→ **OBJECTIF DE L'EXERCICE**
Traduisez en anglais, s'il vous plaît, cette phrase du texte sur l'Émile de Rousseau : « Tant dans l’épisode du « ruban volé » que dans celui du « peigne cassé », le jeune Jean-Jacques se fait l’avocat d’une nature humaine spontanément morale, qui peut juger par elle-même de l’injustice qui l’entoure. »

→ **TEXTE DE L'EXERCICE**
Rousseau, Emile, quatrième livre (extrait)

Partager sur Facebook Partager sur Twitter


L'analyse du professeur


Les Confessions de Rousseau est, entre autres raisons, resté célèbre pour la façon dont l’auteur décrit ses premières expériences sentimentales et morales. Tant dans l’épisode du « ruban volé » que dans celui du « peigne cassé », le jeune Jean-Jacques se fait l’avocat d’une nature humaine spontanément morale, qui peut juger par elle-même de l’injustice qui l’entoure. Dans le texte qui est ici soumis à notre étude, tiré du quatrième livre de l’Émile, Rousseau analyse de façon plus approfondie la naissance de la conscience du devoir moral, et les possibilités de le contrôler. Défendant la différence entre amour de soi et amour propre, R en vient ainsi à montrer que la société est fondamentalement à l’origine du développement des passions négatives en l’homme. Nous nous attacherons ainsi à analyser ce texte en montrant tout d’abord qu’il déconstruit le processus de sociabilité afin de saisir l’origine des sentiments moraux. Nous en viendrons ensuite à montrer que R distingue amour de soi et amour propre afin de préconiser une régulation sociale du second.

→ **DONNÉES FOURNIES**
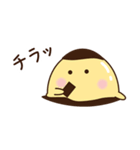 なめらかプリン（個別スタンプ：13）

---

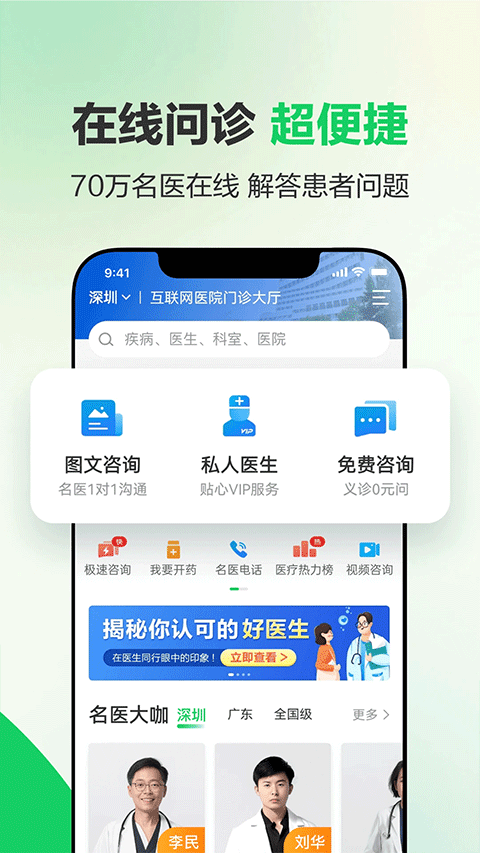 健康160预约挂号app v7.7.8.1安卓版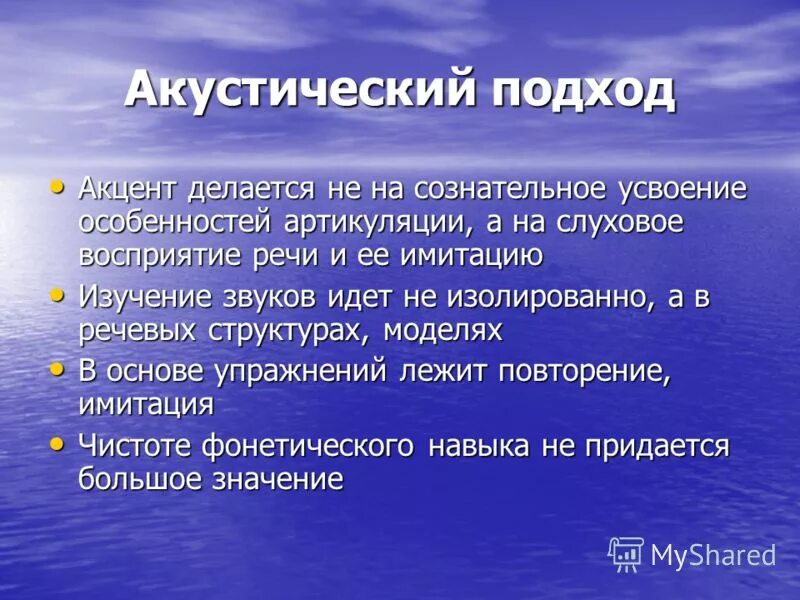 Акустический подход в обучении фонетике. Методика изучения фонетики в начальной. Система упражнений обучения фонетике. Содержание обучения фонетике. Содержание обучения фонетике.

→ **CORRIGÉ DE L'EXERCICE**
In both the episode of the “stolen ribbon” and that of the “broken comb,” young Jean-Jacques becomes the advocate of a spontaneously moral human nature, one that can judge for itself the injustice surrounding it.